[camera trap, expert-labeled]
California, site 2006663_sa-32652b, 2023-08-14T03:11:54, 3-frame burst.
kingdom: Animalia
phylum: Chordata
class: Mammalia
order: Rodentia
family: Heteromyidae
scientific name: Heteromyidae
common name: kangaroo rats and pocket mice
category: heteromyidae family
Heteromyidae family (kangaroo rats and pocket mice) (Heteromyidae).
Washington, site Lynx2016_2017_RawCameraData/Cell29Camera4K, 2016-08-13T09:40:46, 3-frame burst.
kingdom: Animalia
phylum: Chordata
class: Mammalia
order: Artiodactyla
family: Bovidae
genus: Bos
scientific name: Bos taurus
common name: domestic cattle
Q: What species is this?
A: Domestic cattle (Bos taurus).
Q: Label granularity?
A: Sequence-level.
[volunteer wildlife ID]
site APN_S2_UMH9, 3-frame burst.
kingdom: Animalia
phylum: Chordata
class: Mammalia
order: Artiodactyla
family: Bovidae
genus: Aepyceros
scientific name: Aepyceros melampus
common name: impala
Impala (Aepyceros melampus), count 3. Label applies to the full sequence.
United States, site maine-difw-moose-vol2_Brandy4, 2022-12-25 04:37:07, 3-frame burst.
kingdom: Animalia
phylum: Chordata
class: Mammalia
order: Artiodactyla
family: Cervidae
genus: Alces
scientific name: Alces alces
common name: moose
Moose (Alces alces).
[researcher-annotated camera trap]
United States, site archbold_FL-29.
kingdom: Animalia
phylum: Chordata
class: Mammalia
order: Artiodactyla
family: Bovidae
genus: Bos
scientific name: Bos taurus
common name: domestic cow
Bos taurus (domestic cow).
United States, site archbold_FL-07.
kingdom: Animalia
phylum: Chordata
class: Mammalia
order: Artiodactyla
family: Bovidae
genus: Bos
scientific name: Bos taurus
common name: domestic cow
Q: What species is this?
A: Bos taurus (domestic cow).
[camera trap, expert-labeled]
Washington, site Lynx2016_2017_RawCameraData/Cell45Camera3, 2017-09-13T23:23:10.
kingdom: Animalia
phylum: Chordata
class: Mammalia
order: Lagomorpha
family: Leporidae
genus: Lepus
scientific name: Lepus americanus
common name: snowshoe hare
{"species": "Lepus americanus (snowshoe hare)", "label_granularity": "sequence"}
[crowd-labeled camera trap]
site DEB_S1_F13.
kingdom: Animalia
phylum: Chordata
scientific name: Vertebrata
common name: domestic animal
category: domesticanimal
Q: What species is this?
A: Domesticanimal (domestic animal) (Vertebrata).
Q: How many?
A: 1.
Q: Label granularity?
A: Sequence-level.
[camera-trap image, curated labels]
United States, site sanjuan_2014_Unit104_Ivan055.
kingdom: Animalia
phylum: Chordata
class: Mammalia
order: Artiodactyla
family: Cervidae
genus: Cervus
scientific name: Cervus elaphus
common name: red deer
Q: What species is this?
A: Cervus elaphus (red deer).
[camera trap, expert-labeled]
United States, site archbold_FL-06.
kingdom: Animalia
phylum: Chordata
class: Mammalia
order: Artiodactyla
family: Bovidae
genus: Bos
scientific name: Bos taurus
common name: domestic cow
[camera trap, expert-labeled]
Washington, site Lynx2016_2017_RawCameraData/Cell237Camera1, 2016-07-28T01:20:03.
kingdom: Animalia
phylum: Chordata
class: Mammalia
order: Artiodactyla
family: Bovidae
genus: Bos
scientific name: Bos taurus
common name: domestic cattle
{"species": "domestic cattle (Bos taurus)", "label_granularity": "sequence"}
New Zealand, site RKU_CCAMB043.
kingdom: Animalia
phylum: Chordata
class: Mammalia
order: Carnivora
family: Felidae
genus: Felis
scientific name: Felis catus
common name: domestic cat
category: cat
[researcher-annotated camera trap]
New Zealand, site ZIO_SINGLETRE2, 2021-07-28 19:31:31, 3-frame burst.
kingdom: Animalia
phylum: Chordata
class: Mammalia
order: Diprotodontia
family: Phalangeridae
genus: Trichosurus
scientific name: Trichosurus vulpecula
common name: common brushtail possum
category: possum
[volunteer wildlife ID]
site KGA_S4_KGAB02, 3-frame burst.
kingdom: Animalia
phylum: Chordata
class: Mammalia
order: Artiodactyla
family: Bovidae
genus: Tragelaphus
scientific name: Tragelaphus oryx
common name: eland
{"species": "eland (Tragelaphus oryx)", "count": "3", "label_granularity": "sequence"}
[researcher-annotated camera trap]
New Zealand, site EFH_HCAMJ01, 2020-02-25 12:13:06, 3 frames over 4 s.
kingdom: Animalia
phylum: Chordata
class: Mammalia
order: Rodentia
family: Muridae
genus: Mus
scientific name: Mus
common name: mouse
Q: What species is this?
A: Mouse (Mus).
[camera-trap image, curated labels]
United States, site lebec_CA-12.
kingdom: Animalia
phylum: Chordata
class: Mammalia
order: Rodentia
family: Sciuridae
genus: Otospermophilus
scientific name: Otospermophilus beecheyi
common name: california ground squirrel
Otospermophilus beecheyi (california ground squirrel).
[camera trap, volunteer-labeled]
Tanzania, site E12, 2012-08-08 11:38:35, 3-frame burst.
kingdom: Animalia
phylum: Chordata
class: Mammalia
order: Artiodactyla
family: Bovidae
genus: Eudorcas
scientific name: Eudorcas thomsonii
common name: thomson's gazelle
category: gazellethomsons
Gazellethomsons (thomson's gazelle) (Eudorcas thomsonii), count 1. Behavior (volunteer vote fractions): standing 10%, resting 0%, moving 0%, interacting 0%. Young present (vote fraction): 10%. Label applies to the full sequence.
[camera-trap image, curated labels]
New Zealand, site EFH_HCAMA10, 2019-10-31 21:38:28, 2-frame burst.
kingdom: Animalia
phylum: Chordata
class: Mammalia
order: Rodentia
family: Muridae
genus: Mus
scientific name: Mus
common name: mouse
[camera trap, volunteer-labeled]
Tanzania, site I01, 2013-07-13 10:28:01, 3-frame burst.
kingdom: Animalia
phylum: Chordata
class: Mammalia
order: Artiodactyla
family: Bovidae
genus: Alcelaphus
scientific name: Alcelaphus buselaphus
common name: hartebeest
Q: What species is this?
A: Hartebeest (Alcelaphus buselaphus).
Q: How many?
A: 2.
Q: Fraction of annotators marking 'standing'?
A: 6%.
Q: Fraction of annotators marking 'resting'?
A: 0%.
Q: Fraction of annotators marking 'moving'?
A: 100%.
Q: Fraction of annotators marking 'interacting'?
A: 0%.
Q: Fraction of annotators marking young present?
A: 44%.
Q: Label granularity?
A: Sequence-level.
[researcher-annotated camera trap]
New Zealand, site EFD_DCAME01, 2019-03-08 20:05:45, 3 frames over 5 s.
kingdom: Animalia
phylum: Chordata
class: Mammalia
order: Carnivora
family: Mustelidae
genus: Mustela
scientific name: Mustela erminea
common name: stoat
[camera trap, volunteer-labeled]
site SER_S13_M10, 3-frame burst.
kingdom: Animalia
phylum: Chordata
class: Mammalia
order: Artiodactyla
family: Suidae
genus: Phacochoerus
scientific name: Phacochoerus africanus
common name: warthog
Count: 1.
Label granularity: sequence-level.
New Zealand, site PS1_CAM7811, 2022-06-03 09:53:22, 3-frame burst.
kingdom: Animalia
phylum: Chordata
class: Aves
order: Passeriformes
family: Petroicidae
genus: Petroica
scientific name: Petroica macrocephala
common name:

[What the exercise asks]:
Transcribe every line above, character for character.

[Answer box]:
[camera trap, expert-labeled]
California, site 2006663_sa-32652b, 2023-08-14T03:11:54, 3-frame burst.
kingdom: Animalia
phylum: Chordata
class: Mammalia
order: Rodentia
family: Heteromyidae
scientific name: Heteromyidae
common name: kangaroo rats and pocket mice
category: heteromyidae family
Heteromyidae family (kangaroo rats and pocket mice) (Heteromyidae).
Washington, site Lynx2016_2017_RawCameraData/Cell29Camera4K, 2016-08-13T09:40:46, 3-frame burst.
kingdom: Animalia
phylum: Chordata
class: Mammalia
order: Artiodactyla
family: Bovidae
genus: Bos
scientific name: Bos taurus
common name: domestic cattle
Q: What species is this?
A: Domestic cattle (Bos taurus).
Q: Label granularity?
A: Sequence-level.
[volunteer wildlife ID]
site APN_S2_UMH9, 3-frame burst.
kingdom: Animalia
phylum: Chordata
class: Mammalia
order: Artiodactyla
family: Bovidae
genus: Aepyceros
scientific name: Aepyceros melampus
common name: impala
Impala (Aepyceros melampus), count 3. Label applies to the full sequence.
United States, site maine-difw-moose-vol2_Brandy4, 2022-12-25 04:37:07, 3-frame burst.
kingdom: Animalia
phylum: Chordata
class: Mammalia
order: Artiodactyla
family: Cervidae
genus: Alces
scientific name: Alces alces
common name: moose
Moose (Alces alces).
[researcher-annotated camera trap]
United States, site archbold_FL-29.
kingdom: Animalia
phylum: Chordata
class: Mammalia
order: Artiodactyla
family: Bovidae
genus: Bos
scientific name: Bos taurus
common name: domestic cow
Bos taurus (domestic cow).
United States, site archbold_FL-07.
kingdom: Animalia
phylum: Chordata
class: Mammalia
order: Artiodactyla
family: Bovidae
genus: Bos
scientific name: Bos taurus
common name: domestic cow
Q: What species is this?
A: Bos taurus (domestic cow).
[camera trap, expert-labeled]
Washington, site Lynx2016_2017_RawCameraData/Cell45Camera3, 2017-09-13T23:23:10.
kingdom: Animalia
phylum: Chordata
class: Mammalia
order: Lagomorpha
family: Leporidae
genus: Lepus
scientific name: Lepus americanus
common name: snowshoe hare
{"species": "Lepus americanus (snowshoe hare)", "label_granularity": "sequence"}
[crowd-labeled camera trap]
site DEB_S1_F13.
kingdom: Animalia
phylum: Chordata
scientific name: Vertebrata
common name: domestic animal
category: domesticanimal
Q: What species is this?
A: Domesticanimal (domestic animal) (Vertebrata).
Q: How many?
A: 1.
Q: Label granularity?
A: Sequence-level.
[camera-trap image, curated labels]
United States, site sanjuan_2014_Unit104_Ivan055.
kingdom: Animalia
phylum: Chordata
class: Mammalia
order: Artiodactyla
family: Cervidae
genus: Cervus
scientific name: Cervus elaphus
common name: red deer
Q: What species is this?
A: Cervus elaphus (red deer).
[camera trap, expert-labeled]
United States, site archbold_FL-06.
kingdom: Animalia
phylum: Chordata
class: Mammalia
order: Artiodactyla
family: Bovidae
genus: Bos
scientific name: Bos taurus
common name: domestic cow
[camera trap, expert-labeled]
Washington, site Lynx2016_2017_RawCameraData/Cell237Camera1, 2016-07-28T01:20:03.
kingdom: Animalia
phylum: Chordata
class: Mammalia
order: Artiodactyla
family: Bovidae
genus: Bos
scientific name: Bos taurus
common name: domestic cattle
{"species": "domestic cattle (Bos taurus)", "label_granularity": "sequence"}
New Zealand, site RKU_CCAMB043.
kingdom: Animalia
phylum: Chordata
class: Mammalia
order: Carnivora
family: Felidae
genus: Felis
scientific name: Felis catus
common name: domestic cat
category: cat
[researcher-annotated camera trap]
New Zealand, site ZIO_SINGLETRE2, 2021-07-28 19:31:31, 3-frame burst.
kingdom: Animalia
phylum: Chordata
class: Mammalia
order: Diprotodontia
family: Phalangeridae
genus: Trichosurus
scientific name: Trichosurus vulpecula
common name: common brushtail possum
category: possum
[volunteer wildlife ID]
site KGA_S4_KGAB02, 3-frame burst.
kingdom: Animalia
phylum: Chordata
class: Mammalia
order: Artiodactyla
family: Bovidae
genus: Tragelaphus
scientific name: Tragelaphus oryx
common name: eland
{"species": "eland (Tragelaphus oryx)", "count": "3", "label_granularity": "sequence"}
[researcher-annotated camera trap]
New Zealand, site EFH_HCAMJ01, 2020-02-25 12:13:06, 3 frames over 4 s.
kingdom: Animalia
phylum: Chordata
class: Mammalia
order: Rodentia
family: Muridae
genus: Mus
scientific name: Mus
common name: mouse
Q: What species is this?
A: Mouse (Mus).
[camera-trap image, curated labels]
United States, site lebec_CA-12.
kingdom: Animalia
phylum: Chordata
class: Mammalia
order: Rodentia
family: Sciuridae
genus: Otospermophilus
scientific name: Otospermophilus beecheyi
common name: california ground squirrel
Otospermophilus beecheyi (california ground squirrel).
[camera trap, volunteer-labeled]
Tanzania, site E12, 2012-08-08 11:38:35, 3-frame burst.
kingdom: Animalia
phylum: Chordata
class: Mammalia
order: Artiodactyla
family: Bovidae
genus: Eudorcas
scientific name: Eudorcas thomsonii
common name: thomson's gazelle
category: gazellethomsons
Gazellethomsons (thomson's gazelle) (Eudorcas thomsonii), count 1. Behavior (volunteer vote fractions): standing 10%, resting 0%, moving 0%, interacting 0%. Young present (vote fraction): 10%. Label applies to the full sequence.
[camera-trap image, curated labels]
New Zealand, site EFH_HCAMA10, 2019-10-31 21:38:28, 2-frame burst.
kingdom: Animalia
phylum: Chordata
class: Mammalia
order: Rodentia
family: Muridae
genus: Mus
scientific name: Mus
common name: mouse
[camera trap, volunteer-labeled]
Tanzania, site I01, 2013-07-13 10:28:01, 3-frame burst.
kingdom: Animalia
phylum: Chordata
class: Mammalia
order: Artiodactyla
family: Bovidae
genus: Alcelaphus
scientific name: Alcelaphus buselaphus
common name: hartebeest
Q: What species is this?
A: Hartebeest (Alcelaphus buselaphus).
Q: How many?
A: 2.
Q: Fraction of annotators marking 'standing'?
A: 6%.
Q: Fraction of annotators marking 'resting'?
A: 0%.
Q: Fraction of annotators marking 'moving'?
A: 100%.
Q: Fraction of annotators marking 'interacting'?
A: 0%.
Q: Fraction of annotators marking young present?
A: 44%.
Q: Label granularity?
A: Sequence-level.
[researcher-annotated camera trap]
New Zealand, site EFD_DCAME01, 2019-03-08 20:05:45, 3 frames over 5 s.
kingdom: Animalia
phylum: Chordata
class: Mammalia
order: Carnivora
family: Mustelidae
genus: Mustela
scientific name: Mustela erminea
common name: stoat
[camera trap, volunteer-labeled]
site SER_S13_M10, 3-frame burst.
kingdom: Animalia
phylum: Chordata
class: Mammalia
order: Artiodactyla
family: Suidae
genus: Phacochoerus
scientific name: Phacochoerus africanus
common name: warthog
Count: 1.
Label granularity: sequence-level.
New Zealand, site PS1_CAM7811, 2022-06-03 09:53:22, 3-frame burst.
kingdom: Animalia
phylum: Chordata
class: Aves
order: Passeriformes
family: Petroicidae
genus: Petroica
scientific name: Petroica macrocephala
common name:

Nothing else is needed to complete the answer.